**Your objective**:
Show each line of the entries below in which the word "innate" appears.

==========

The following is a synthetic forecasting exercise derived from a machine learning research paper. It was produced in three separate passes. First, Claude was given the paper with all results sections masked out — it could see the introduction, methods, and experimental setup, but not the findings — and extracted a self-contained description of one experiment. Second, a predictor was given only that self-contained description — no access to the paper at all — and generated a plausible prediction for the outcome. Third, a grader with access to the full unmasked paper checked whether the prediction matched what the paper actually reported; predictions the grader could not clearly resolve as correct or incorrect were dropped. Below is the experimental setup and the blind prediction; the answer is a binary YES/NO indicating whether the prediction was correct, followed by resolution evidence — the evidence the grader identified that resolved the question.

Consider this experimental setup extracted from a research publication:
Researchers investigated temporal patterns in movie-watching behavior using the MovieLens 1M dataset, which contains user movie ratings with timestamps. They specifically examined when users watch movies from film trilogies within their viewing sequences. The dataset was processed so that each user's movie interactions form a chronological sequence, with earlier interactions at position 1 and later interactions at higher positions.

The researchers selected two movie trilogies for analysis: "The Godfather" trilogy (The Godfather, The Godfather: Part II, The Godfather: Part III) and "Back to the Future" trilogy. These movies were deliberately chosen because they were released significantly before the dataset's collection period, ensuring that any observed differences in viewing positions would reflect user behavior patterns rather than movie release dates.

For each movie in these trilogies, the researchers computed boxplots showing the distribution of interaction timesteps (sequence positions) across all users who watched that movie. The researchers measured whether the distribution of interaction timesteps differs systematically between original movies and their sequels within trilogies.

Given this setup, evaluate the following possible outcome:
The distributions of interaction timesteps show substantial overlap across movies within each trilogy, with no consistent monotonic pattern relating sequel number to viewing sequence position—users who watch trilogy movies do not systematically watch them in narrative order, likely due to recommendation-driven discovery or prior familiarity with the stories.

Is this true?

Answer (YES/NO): NO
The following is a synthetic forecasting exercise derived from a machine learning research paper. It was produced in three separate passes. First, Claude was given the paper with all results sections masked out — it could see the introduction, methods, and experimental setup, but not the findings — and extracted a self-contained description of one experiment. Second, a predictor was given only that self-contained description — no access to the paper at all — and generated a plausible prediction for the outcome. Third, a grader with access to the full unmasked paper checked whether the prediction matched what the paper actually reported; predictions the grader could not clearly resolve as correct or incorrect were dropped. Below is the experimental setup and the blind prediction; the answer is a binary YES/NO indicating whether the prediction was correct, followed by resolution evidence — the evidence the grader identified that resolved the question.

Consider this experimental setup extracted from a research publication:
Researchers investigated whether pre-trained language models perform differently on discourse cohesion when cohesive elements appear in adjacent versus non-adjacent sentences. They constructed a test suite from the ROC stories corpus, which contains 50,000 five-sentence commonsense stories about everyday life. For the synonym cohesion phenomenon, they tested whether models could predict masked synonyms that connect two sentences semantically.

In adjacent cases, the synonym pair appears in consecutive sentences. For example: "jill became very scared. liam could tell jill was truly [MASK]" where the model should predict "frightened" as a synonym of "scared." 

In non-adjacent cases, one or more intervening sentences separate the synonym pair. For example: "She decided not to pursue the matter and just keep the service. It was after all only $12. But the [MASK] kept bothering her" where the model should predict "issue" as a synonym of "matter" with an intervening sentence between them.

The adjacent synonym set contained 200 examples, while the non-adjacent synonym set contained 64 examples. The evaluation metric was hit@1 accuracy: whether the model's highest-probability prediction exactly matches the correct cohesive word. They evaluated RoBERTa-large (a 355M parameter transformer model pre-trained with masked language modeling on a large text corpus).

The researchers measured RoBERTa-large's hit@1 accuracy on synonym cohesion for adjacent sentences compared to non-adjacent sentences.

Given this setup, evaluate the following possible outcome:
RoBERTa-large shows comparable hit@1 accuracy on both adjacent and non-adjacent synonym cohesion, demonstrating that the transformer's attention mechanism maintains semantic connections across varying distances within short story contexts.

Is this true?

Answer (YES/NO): NO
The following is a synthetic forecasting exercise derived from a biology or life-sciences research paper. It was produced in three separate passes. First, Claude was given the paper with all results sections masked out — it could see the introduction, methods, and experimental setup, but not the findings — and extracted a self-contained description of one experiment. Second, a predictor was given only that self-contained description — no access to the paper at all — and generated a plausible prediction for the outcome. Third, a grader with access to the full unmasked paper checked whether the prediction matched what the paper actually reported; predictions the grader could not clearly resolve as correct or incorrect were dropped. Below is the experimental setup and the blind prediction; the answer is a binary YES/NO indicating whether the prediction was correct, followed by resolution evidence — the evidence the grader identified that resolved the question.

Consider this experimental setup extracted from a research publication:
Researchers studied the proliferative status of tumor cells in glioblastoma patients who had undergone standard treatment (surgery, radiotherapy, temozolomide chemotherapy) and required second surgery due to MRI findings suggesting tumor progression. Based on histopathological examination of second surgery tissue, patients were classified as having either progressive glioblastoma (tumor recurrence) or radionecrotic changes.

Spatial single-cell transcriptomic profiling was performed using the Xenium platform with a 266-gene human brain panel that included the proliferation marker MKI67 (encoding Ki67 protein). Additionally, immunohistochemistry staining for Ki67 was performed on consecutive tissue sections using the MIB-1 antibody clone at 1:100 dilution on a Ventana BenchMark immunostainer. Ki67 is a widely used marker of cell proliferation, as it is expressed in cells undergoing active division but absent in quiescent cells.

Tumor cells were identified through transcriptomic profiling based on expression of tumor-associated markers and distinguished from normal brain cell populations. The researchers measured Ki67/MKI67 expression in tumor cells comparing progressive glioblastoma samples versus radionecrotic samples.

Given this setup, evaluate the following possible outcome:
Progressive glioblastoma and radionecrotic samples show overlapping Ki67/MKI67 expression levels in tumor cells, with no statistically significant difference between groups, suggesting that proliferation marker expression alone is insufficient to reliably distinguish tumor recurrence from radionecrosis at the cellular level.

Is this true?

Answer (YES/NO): NO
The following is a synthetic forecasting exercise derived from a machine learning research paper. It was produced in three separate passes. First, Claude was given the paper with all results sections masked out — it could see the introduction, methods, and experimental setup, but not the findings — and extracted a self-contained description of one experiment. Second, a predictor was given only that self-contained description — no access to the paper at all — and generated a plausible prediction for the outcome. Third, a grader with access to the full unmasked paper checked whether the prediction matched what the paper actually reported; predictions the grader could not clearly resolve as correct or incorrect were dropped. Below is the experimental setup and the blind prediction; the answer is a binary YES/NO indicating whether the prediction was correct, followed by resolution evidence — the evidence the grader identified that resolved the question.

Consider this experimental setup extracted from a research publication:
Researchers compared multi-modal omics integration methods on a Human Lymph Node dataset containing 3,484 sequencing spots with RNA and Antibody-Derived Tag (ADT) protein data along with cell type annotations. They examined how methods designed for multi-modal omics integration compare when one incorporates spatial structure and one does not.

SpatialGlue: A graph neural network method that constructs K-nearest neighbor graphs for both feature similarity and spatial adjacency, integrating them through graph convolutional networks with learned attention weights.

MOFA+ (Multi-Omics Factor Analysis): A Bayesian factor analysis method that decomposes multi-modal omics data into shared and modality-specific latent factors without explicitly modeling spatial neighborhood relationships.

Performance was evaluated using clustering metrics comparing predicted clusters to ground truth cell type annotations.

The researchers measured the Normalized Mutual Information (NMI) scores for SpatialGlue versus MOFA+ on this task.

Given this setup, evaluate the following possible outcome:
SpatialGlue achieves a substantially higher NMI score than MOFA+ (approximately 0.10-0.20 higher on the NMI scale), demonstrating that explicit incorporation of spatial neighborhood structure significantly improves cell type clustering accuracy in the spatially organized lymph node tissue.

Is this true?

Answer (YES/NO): NO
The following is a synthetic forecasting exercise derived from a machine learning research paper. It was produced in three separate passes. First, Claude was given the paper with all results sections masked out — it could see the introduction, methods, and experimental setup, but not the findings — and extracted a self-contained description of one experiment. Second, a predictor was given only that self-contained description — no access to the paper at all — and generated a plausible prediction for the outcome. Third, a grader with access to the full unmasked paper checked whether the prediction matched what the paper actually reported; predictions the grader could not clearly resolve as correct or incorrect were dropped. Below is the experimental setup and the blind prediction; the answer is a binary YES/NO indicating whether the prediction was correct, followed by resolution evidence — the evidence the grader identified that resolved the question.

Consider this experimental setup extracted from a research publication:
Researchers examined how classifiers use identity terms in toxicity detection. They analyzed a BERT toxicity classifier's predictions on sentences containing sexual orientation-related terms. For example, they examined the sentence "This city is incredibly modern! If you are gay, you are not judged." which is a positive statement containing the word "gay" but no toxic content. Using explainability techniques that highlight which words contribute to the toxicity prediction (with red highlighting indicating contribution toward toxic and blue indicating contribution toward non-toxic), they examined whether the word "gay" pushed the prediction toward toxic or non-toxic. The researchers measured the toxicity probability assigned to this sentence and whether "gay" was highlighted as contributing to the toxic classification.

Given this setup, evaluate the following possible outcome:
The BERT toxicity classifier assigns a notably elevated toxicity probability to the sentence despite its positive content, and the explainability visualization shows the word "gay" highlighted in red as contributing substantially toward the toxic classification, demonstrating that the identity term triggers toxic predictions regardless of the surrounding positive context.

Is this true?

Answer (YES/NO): YES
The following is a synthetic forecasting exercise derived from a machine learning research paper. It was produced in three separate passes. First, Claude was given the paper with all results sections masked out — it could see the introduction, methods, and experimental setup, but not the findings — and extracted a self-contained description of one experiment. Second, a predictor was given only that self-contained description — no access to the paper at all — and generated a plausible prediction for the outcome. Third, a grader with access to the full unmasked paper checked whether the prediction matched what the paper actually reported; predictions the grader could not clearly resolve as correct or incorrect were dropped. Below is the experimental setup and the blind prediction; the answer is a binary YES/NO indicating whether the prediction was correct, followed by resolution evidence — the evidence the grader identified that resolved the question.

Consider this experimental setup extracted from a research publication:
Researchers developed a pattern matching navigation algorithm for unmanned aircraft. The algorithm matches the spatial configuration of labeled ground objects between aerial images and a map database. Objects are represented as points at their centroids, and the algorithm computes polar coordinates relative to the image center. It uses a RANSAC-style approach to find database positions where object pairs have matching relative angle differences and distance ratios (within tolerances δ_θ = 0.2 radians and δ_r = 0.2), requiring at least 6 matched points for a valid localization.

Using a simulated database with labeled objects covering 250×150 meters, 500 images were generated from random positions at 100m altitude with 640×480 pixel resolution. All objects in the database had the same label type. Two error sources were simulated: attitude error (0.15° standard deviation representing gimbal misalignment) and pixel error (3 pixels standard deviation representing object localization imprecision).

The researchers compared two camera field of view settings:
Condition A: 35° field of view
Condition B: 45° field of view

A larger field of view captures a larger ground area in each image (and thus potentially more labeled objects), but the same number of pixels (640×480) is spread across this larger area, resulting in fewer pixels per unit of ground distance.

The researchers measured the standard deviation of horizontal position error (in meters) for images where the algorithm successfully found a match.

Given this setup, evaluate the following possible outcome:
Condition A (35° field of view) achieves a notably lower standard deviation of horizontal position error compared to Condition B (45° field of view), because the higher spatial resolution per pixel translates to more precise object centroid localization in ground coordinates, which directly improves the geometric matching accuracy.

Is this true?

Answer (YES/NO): YES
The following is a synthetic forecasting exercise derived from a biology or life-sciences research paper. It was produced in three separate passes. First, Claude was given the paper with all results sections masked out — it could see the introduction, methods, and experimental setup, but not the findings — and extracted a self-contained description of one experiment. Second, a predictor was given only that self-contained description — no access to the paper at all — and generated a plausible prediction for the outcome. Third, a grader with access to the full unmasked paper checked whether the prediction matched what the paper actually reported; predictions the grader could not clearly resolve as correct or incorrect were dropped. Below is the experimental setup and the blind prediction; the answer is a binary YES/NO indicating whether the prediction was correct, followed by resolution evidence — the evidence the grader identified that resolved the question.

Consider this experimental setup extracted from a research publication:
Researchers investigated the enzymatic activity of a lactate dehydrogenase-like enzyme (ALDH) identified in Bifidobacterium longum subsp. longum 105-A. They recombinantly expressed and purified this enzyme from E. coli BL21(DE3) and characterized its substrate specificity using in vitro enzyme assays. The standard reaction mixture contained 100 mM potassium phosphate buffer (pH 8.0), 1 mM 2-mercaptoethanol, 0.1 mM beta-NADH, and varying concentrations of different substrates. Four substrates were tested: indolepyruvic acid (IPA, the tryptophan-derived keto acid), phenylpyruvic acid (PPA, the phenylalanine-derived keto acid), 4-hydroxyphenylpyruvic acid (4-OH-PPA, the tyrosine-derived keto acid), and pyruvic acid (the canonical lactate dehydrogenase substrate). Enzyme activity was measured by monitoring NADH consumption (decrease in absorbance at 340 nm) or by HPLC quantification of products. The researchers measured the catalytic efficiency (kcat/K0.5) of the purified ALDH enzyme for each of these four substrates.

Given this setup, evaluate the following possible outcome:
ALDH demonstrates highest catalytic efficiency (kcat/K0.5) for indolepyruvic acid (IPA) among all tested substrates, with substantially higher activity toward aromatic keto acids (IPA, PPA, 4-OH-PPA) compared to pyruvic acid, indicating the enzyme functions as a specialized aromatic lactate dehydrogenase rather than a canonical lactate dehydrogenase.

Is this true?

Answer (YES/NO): YES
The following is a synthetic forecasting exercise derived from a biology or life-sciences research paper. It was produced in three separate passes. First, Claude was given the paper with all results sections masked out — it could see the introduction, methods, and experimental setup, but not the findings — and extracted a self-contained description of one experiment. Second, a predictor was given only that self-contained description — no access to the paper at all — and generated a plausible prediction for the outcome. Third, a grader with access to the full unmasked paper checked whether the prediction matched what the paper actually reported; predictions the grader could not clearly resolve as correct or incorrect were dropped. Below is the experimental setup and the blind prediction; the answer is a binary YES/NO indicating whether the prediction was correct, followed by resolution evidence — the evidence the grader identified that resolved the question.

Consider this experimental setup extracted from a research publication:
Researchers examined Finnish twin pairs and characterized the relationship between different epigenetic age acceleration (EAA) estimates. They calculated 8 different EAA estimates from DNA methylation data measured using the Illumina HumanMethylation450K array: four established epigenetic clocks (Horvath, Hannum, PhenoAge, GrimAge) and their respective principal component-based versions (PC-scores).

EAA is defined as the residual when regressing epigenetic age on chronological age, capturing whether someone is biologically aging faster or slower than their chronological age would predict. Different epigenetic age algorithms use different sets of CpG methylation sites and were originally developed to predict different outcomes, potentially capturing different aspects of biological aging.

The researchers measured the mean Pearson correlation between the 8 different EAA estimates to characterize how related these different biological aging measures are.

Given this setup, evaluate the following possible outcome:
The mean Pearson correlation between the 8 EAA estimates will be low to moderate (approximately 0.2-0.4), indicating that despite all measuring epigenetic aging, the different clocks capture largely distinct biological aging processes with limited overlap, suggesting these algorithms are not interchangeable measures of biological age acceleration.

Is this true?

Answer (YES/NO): NO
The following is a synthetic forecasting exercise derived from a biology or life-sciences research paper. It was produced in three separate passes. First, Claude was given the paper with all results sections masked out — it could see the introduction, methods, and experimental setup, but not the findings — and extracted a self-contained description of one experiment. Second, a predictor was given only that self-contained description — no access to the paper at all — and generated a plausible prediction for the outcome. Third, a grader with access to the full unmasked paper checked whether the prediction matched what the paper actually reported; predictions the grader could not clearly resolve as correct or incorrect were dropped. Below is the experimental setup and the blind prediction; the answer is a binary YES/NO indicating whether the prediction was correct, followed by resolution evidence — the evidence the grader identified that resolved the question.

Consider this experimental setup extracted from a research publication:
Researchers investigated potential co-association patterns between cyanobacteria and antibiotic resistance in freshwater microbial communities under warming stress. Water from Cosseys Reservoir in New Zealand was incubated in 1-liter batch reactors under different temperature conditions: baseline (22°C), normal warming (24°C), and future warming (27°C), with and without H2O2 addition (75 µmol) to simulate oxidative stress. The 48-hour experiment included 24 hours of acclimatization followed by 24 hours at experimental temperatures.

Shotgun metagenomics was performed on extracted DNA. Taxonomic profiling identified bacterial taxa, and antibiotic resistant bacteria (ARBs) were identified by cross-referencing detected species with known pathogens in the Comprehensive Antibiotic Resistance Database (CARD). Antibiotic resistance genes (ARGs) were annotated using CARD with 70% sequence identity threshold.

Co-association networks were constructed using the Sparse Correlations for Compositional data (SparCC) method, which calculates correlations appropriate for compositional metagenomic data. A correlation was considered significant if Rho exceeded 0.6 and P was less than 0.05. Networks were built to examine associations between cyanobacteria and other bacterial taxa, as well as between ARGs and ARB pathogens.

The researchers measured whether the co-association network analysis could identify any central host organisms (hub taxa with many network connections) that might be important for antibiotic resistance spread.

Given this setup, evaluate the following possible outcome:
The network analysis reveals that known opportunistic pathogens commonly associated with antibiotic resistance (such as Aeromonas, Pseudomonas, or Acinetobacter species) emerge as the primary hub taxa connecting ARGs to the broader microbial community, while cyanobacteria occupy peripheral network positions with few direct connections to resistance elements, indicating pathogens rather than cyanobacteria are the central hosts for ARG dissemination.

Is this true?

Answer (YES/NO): NO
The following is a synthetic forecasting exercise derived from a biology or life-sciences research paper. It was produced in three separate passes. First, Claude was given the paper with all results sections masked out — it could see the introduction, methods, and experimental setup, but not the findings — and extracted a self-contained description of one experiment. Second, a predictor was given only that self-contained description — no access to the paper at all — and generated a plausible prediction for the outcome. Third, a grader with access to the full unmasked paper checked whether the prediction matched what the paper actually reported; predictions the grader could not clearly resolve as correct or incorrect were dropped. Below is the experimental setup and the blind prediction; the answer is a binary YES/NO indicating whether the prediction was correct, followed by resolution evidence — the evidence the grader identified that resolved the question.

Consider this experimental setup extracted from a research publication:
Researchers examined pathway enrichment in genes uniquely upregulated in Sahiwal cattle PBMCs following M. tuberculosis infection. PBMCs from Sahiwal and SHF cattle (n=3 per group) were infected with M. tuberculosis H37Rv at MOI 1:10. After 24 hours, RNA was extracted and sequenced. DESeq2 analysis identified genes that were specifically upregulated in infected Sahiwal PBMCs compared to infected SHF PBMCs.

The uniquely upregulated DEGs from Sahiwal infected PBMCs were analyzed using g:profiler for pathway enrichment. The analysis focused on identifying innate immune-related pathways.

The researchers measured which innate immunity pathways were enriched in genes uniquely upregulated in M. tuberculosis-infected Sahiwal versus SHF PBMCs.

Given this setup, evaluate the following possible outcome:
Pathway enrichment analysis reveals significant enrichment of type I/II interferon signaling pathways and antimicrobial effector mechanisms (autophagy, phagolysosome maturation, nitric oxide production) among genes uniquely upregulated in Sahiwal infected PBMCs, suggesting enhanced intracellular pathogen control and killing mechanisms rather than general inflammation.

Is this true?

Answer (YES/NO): NO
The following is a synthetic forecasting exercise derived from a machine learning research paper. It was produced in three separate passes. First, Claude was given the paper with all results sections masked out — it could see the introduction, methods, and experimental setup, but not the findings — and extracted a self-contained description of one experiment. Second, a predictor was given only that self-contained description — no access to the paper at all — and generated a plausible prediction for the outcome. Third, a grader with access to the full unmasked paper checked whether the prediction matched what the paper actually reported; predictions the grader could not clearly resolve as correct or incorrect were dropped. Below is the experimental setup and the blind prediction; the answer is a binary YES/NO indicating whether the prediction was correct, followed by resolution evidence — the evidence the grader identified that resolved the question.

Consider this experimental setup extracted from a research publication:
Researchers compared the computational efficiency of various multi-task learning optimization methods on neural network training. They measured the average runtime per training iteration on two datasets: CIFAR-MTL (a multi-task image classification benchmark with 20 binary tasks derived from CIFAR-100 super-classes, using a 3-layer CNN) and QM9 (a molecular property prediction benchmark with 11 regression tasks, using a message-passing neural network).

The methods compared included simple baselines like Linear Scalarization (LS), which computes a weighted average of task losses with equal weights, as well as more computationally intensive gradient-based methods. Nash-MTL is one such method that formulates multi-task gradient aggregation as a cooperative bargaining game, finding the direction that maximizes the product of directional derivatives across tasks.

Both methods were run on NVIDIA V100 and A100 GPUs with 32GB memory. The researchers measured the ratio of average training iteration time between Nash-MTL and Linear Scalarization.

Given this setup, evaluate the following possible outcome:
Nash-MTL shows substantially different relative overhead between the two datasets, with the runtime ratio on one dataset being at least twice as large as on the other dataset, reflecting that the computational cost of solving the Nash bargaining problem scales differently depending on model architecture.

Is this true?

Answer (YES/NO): NO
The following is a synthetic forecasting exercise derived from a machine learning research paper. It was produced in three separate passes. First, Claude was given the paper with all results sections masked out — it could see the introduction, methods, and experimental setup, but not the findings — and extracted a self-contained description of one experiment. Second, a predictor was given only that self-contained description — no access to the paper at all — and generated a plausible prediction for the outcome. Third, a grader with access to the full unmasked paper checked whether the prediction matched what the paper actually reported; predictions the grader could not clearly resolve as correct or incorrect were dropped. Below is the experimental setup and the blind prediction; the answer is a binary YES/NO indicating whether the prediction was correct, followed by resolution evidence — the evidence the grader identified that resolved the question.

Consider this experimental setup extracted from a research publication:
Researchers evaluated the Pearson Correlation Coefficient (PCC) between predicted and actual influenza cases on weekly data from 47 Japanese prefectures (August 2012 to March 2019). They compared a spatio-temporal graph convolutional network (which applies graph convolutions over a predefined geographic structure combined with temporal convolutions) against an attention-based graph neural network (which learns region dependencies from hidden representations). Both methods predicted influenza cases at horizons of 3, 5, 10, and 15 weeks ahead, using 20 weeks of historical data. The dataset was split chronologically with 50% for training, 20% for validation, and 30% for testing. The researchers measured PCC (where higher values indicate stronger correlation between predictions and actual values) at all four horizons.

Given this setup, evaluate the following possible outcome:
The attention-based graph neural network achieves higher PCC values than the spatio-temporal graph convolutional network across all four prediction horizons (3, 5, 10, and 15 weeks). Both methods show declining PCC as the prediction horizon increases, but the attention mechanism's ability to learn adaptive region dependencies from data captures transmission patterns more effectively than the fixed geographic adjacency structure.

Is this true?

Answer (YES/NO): NO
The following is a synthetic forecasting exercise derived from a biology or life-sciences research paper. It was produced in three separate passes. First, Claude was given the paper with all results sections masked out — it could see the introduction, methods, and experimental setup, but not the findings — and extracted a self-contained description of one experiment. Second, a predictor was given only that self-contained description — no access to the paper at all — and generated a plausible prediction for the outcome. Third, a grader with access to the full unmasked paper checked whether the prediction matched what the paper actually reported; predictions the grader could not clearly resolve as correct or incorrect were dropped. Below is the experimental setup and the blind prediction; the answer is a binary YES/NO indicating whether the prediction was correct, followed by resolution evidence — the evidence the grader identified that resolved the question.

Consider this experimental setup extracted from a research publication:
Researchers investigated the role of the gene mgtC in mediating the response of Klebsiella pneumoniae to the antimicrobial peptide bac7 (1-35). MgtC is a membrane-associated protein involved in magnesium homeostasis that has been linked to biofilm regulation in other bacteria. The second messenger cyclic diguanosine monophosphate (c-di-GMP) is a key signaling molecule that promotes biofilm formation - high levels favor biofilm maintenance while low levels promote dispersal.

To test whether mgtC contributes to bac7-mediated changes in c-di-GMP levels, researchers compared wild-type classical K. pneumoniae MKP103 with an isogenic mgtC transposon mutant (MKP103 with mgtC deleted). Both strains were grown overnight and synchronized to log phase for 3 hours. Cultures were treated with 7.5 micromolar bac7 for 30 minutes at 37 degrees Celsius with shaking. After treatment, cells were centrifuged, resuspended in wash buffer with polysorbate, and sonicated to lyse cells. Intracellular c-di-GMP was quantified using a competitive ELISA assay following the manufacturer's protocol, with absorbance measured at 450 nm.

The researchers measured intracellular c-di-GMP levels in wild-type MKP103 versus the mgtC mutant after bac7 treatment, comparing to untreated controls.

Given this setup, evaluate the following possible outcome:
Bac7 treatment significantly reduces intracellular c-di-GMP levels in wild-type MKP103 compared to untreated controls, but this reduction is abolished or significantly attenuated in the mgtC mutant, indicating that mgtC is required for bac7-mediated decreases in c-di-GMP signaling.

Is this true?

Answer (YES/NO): YES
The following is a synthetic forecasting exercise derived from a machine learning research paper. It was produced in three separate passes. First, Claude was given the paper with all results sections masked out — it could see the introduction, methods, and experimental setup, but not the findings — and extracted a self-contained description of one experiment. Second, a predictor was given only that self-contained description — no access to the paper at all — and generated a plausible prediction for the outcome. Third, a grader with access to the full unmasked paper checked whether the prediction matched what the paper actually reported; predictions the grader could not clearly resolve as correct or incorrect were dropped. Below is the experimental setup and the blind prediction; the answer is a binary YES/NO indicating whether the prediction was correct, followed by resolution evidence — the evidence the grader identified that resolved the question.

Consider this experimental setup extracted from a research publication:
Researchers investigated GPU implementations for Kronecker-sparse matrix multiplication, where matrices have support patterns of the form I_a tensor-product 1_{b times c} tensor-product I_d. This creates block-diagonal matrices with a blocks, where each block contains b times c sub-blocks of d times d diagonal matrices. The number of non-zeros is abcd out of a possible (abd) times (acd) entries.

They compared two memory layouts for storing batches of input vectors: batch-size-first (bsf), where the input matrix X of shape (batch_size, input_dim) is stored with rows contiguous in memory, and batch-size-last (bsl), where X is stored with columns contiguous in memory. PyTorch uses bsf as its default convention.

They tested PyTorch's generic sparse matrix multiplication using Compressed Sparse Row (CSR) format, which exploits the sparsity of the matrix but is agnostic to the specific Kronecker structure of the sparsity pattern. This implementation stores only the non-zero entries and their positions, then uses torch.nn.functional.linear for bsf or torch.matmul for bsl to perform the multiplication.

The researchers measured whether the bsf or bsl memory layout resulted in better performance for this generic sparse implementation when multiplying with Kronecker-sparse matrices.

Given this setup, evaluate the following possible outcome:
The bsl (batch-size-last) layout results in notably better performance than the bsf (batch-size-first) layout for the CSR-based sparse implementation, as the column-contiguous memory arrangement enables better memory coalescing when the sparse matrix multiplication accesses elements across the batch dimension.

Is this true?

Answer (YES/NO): YES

==========

**Exercise result**:
The uniquely upregulated DEGs from Sahiwal infected PBMCs were analyzed using g:profiler for pathway enrichment. The analysis focused on identifying innate immune-related pathways.
The researchers measured which innate immunity pathways were enriched in genes uniquely upregulated in M. tuberculosis-infected Sahiwal versus SHF PBMCs.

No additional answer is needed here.